• _LO QUE SE PIDE_
Prolonga el fragmento sobre la obra poética de Paula de Allende, empezando justo después de su última oración.

---------- FRAGMENTO

Paula de Allende fue y es un ser mágico por antonomasia. Paula es una maga. Así la dibujó un amigo entrañable. Así era, en su perfil armonioso y en su vida cotidiana, en su entregado amor a su entorno, a su trabajo creador y a sus convicciones. Ese amigo la representó como la divina Circe, la reina de la magia, lo femenino encarnado.
Paula tiene una obra breve pero creciente. Con cierta frecuencia se han encontrado nuevos manuscritos que guardaba al lado de conchas y caracoles, en una caja con rizos dorados y cuentas de collares de bisutería que usó la abuela, en cofres y baúles inverosímiles que han tenido que irse pergeñando para descubrir su modestia, su reticencia a ser publicada. Es, sin duda, su fina e inconfundible letra. No hay sorpresas ni suplantaciones.
Estamos frente a una antología sorprendente que ha sido recopilada cuidadosamente por su hijo, Francisco, como homenaje a esa voz íntima, misteriosa, profunda, de tonos claroscuros, de habilidades retóricas tan sencillas como asombrosas.
La obra poética de Paula ha sido leída superficialmente. De ahí que la clasifiquen a menudo como un lirismo íntimo, como si eso fuera una categoría inferior. Craso error etiquetarla equivocadamente en ese cliché tan frívolo, tan arrogante, tan de poca sensibilidad, por no decir de vulgar ignorancia.
La suya es una obra que merece lecturas meticulosas y estudios serios. Que desentrañen sus orígenes, que ahonden en los espíritus que la poseen, en los genios literarios que la influyen. En tal sentido es un reflejo del Modernismo. Admira y ama a Ramón López Velarde. El suyo es un amor místico, una idealización platónica y, a la vez, una fuente de inspiración para construir una poesía llena de matices líricos que lo mismo canta al guerrillero, al poeta español, sabio y modesto, de voz sonora, que elogia a la ciudad que la acoge, que solloza al vacío doloroso que le deja el ser amado que se ha ido, a la abuela y a la madre, a sus hijos y a su casa.

--------------------
---------- REGISTROS EXTRAÍDOS

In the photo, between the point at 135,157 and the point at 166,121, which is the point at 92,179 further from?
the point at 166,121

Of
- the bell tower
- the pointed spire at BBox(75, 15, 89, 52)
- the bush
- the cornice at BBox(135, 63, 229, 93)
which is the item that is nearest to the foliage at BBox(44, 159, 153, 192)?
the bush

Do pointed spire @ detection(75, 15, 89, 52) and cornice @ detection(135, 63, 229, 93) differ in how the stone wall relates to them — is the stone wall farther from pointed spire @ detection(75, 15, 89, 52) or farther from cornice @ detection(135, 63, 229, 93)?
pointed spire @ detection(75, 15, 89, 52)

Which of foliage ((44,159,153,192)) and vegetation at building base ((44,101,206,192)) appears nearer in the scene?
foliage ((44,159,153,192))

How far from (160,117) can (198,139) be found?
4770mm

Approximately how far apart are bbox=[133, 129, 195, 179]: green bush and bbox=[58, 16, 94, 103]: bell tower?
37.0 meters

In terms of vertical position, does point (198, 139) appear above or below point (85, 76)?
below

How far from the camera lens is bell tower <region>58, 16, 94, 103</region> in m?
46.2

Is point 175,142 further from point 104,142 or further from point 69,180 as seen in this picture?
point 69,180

--------------------
---------- REGISTROS EXTRAÍDOS

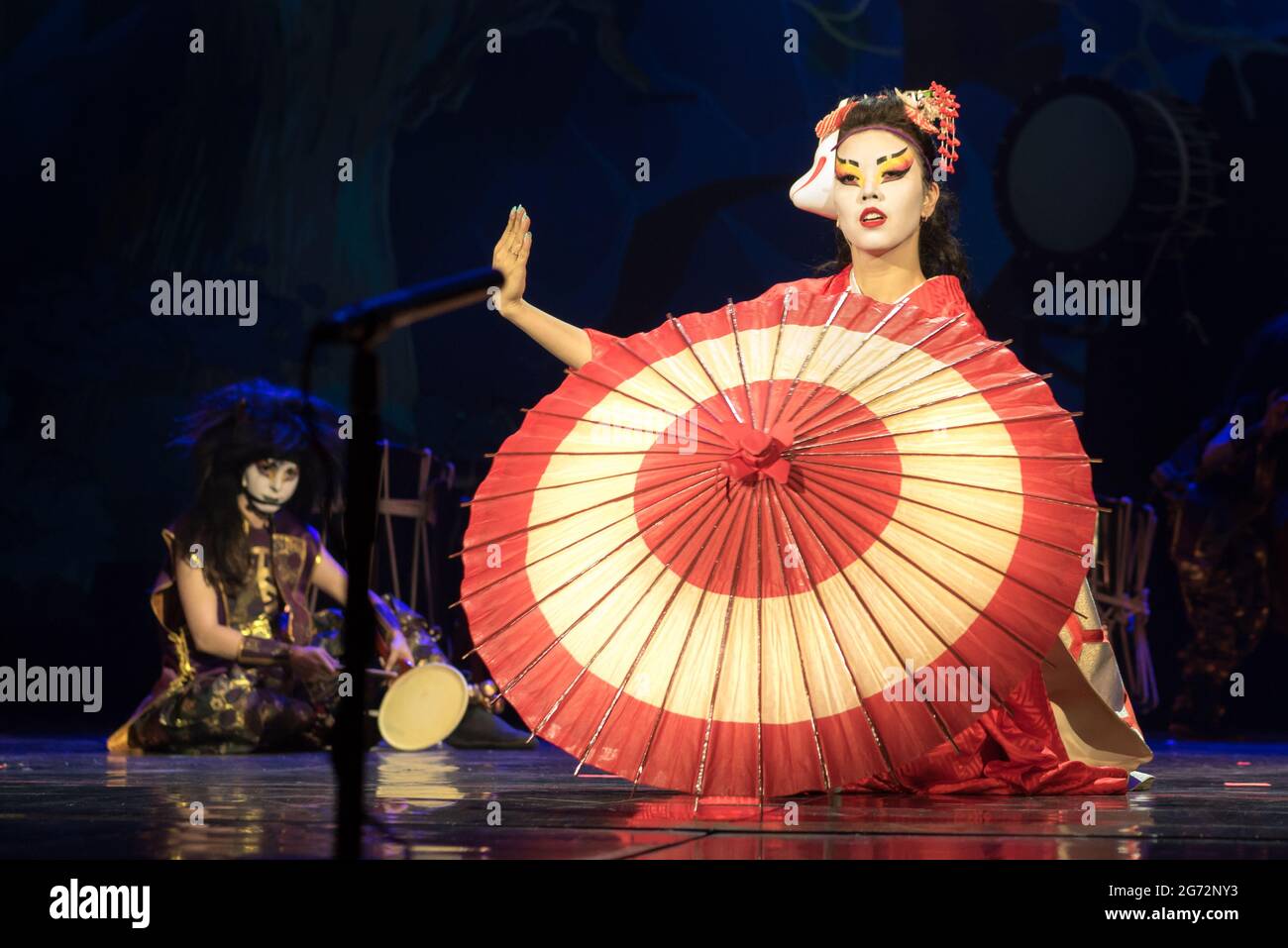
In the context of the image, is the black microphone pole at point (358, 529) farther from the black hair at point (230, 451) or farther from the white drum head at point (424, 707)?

--------------------
---------- REGISTROS EXTRAÍDOS

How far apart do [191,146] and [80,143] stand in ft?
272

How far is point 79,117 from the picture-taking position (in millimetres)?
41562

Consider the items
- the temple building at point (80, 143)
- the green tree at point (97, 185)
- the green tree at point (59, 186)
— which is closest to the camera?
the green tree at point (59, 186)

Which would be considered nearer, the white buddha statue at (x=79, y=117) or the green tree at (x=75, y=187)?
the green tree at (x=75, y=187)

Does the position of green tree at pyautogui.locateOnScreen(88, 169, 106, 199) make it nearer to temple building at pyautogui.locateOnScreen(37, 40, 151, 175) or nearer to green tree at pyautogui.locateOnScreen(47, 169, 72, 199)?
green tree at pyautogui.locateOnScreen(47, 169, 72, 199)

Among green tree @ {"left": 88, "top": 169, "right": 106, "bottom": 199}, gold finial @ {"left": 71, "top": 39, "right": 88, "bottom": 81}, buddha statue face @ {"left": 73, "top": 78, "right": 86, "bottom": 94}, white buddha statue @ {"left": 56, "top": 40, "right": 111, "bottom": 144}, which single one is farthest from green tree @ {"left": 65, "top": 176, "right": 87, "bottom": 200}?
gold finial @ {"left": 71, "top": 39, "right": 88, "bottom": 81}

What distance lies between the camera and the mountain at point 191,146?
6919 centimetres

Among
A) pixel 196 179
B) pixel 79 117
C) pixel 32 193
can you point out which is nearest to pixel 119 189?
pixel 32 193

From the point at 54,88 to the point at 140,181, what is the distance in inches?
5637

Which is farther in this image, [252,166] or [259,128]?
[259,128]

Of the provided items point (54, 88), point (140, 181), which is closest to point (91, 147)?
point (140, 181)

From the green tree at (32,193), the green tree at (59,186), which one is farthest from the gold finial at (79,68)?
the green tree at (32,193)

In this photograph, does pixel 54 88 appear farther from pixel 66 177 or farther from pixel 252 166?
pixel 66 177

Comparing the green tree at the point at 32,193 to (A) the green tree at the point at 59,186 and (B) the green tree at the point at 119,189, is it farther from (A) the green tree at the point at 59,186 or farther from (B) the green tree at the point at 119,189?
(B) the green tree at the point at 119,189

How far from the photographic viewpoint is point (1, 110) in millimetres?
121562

--------------------

• _RESULTADO OBTENIDO_
Tal es la devoción al poeta jerezano que se apropia de Fuensanta para nombrar a su hija, que visita su tumba y las moradas que algún día habitó, para atisbar, en su peculiar necrofilia, e imaginarse cerca de ese constructor de inusitadas imágenes que suenan como melodías barrocas (“curvas gongorinas”), como susurros amorosos o como rítmicos timbales en la suave patria.
Hay más dolor que júbilo en su poesía. Pareciera que la soledad y el tormento fueran las manos que guían su pluma y hacen temblar su alma. En el dolor encuentra su mejor impulso, en el hueco que deja una pérdida halla el envión para crear sus mejores imágenes, para proyectar su alma afligida, para apoyar sus brazos cansados.
La poesía de Paula de Allende es una voz universal, sensual o adolorida, atemporal, melancólica, de profundo sentimiento, de apasionado sustento, vigorosa y tierna, ataviada entre los claroscuros de la pasión y la desesperanza, urgida de llegar a la orilla, para alejarse del naufragio.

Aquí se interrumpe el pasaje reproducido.